• [Passage shown]:
%%

Adding custom image behaviour

The Airflow image executes a lot of steps in the entrypoint, and sets the right environment, but you might want to run additional code after the entrypoint creates the user, sets the umask, sets variables and checks that database is running.

Rather than running regular commands - scheduler, webserver you can run custom script that you can embed into the image. You can even execute the usual components of airflow - scheduler, webserver in your custom script when you finish your custom setup. Similarly to custom entrypoint, it can be added to the image by extending it.

FROM airflow:2.7.0
COPY my_after_entrypoint_script.sh /

Build your image and then you can run this script by running the command:

docker build . --pull --tag my-image:0.0.1
docker run -it my-image:0.0.1 bash -c "/my_after_entrypoint_script.sh"

%%

• [Stored data]:
%%

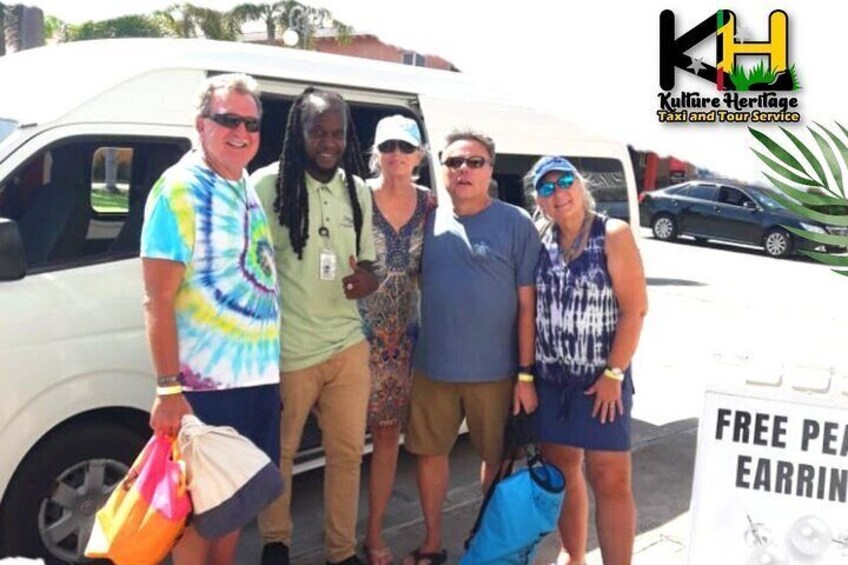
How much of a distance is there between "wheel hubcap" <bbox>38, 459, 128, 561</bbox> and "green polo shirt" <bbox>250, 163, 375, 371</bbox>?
86 cm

%%

• [Stated task]:
Echo back the whole passage on adding custom image behavior, word for word.

• [In response]:
Adding custom image behaviour

The Airflow image executes a lot of steps in the entrypoint, and sets the right environment, but you might want to run additional code after the entrypoint creates the user, sets the umask, sets variables and checks that database is running.

Rather than running regular commands - scheduler, webserver you can run custom script that you can embed into the image. You can even execute the usual components of airflow - scheduler, webserver in your custom script when you finish your custom setup. Similarly to custom entrypoint, it can be added to the image by extending it.

FROM airflow:2.7.0
COPY my_after_entrypoint_script.sh /

Build your image and then you can run this script by running the command:

docker build . --pull --tag my-image:0.0.1
docker run -it my-image:0.0.1 bash -c "/my_after_entrypoint_script.sh"